Parallel QuickStart Guide

About this QuickStart Guide

This QuickStart guide gives a brief overview of the WestGrid Parallel facility, highlighting some of the features that distinguish it from other WestGrid resources. It is intended to be read by new WestGrid account holders and by current users considering whether to move to the Parallel system. For more detailed information about the Parallel hardware and performance characteristics, available software, usage policies and how to log in and run jobs, follow the links given below.

Introduction

The Parallel cluster adds 7056 cores and 180 general-purpose graphics processing units to the WestGrid computing capabilities. Parallel is intended for multi-node parallel applications that can run in a relatively short time (less than 3 days) and can take advantage of its InfiniBand interconnect or special GPU-based nodes. It can also be used for applications that have license restrictions that prevent them from being run elsewhere. 

Request for access

Unlike most WestGrid systems, a separate request is required to obtain a WestGrid account on Parallel. If you think the software you would like to run is appropriate for the Parallel cluster, please write to accounts@westgrid.ca with a subject line of the form "Parallel account request (your_username)" with a request for an account and a mention of the software you propose to use.

Hardware

Processors

Along with a login node and other machines for job management and file serving, the main part of the Parallel cluster consists of multi-core compute nodes.
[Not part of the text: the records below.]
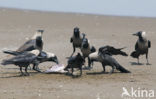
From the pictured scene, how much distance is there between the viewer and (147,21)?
94.7 feet

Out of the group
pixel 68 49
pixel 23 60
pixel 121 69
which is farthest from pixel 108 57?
pixel 68 49

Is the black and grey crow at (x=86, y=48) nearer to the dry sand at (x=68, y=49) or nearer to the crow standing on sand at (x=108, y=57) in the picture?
the dry sand at (x=68, y=49)

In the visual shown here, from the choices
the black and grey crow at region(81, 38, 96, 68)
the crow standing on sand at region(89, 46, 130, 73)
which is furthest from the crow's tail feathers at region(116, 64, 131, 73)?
the black and grey crow at region(81, 38, 96, 68)

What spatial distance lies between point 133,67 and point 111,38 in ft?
21.7

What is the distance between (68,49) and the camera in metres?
19.0

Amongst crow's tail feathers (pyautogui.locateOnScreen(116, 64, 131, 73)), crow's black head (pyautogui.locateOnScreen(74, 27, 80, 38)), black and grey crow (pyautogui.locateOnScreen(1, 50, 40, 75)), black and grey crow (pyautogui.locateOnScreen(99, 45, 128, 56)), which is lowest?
crow's tail feathers (pyautogui.locateOnScreen(116, 64, 131, 73))

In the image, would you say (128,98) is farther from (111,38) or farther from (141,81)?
(111,38)

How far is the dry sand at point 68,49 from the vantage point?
1106 cm

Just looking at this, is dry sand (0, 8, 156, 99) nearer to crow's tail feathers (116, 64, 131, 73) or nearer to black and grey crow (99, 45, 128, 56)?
crow's tail feathers (116, 64, 131, 73)

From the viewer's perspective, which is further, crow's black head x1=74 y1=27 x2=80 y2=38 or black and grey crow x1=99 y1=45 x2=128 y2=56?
crow's black head x1=74 y1=27 x2=80 y2=38

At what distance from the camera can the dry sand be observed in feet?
36.3

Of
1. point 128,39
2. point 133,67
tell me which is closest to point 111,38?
point 128,39

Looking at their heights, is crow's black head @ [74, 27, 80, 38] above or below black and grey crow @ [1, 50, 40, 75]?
above

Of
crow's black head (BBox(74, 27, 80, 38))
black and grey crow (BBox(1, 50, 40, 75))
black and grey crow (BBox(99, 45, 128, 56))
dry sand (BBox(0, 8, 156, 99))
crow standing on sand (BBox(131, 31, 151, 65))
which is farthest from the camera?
crow's black head (BBox(74, 27, 80, 38))
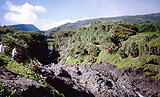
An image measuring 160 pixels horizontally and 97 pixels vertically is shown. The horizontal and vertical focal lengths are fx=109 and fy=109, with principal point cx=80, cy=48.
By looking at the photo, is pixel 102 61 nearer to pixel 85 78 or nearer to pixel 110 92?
pixel 85 78

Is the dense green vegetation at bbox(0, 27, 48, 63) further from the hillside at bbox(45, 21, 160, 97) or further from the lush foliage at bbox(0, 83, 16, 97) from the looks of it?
the lush foliage at bbox(0, 83, 16, 97)

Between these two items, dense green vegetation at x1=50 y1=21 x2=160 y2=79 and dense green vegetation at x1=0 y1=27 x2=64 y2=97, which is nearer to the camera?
dense green vegetation at x1=0 y1=27 x2=64 y2=97

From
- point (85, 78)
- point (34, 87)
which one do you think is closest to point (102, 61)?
point (85, 78)

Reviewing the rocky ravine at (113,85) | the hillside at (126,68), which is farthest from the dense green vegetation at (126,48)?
the rocky ravine at (113,85)

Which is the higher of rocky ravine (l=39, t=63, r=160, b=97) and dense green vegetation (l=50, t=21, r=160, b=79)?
dense green vegetation (l=50, t=21, r=160, b=79)

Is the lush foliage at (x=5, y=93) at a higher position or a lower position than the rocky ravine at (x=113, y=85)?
higher

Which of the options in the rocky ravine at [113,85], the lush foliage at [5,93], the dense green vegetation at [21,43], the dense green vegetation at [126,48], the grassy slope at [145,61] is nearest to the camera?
the lush foliage at [5,93]

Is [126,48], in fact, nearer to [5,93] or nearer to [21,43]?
[5,93]

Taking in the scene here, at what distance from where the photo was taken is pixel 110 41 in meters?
24.0

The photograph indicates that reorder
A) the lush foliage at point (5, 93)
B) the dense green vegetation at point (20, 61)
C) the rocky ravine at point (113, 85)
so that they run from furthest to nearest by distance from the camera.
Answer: the rocky ravine at point (113, 85) < the dense green vegetation at point (20, 61) < the lush foliage at point (5, 93)

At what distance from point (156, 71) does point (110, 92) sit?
6.78 m

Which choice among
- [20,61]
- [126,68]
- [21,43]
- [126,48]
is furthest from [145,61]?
[21,43]

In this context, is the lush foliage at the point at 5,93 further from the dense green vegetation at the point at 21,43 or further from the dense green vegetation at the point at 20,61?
the dense green vegetation at the point at 21,43

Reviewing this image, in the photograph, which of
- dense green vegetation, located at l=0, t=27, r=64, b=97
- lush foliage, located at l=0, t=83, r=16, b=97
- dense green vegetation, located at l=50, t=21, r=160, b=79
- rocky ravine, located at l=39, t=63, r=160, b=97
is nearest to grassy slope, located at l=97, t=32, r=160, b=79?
dense green vegetation, located at l=50, t=21, r=160, b=79
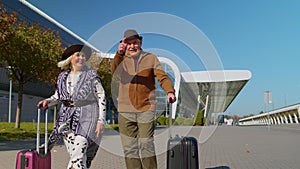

There are 528 12-core standard nodes and 60 special 12-core nodes that have 3 general-purpose GPUs each.

The compute nodes are based on the HP Proliant SL390 server architecture, with each node having 2 sockets.  Each socket has a 6-core Intel E5649 (Westmere) processor, running at 2.53 GHz.  The 12 cores associated with one compute node share 24 GB of RAM.

The GPUs are NVIDIA Tesla M2070s, each with about 5.5 GB of memory and what is known as Compute Capability 2.0 (which means that 64-bit floating point calculation is supported, along with other capabilities that make these graphics boards suitable for general-purpose use, beyond just graphics applications).

Interconnect

As mentioned in the introduction, the Parallel cluster is intended for multi-node jobs that make use of the low-latency interconnect. Parallel uses an InfiniBand 4X QDR (Quad Data Rate) 40 Gbit/s switched fabric, with a two to one blocking factor (to reduce purchase costs).

Storage

There are three types of storage locations: home directories, global scratch and local scratch.  The home directories and global scratch are shared among the Breezy, Lattice and Parallel systems.

Home directories

There is approximately 6.5 TB of disk space allocated for home directories. There is a storage quota of 50 GB, with a 200,000-file limit, for each individual home directory.  Use your home directory for files that you want to save for longer than 30 days.  Run jobs from your directory in /global/scratch.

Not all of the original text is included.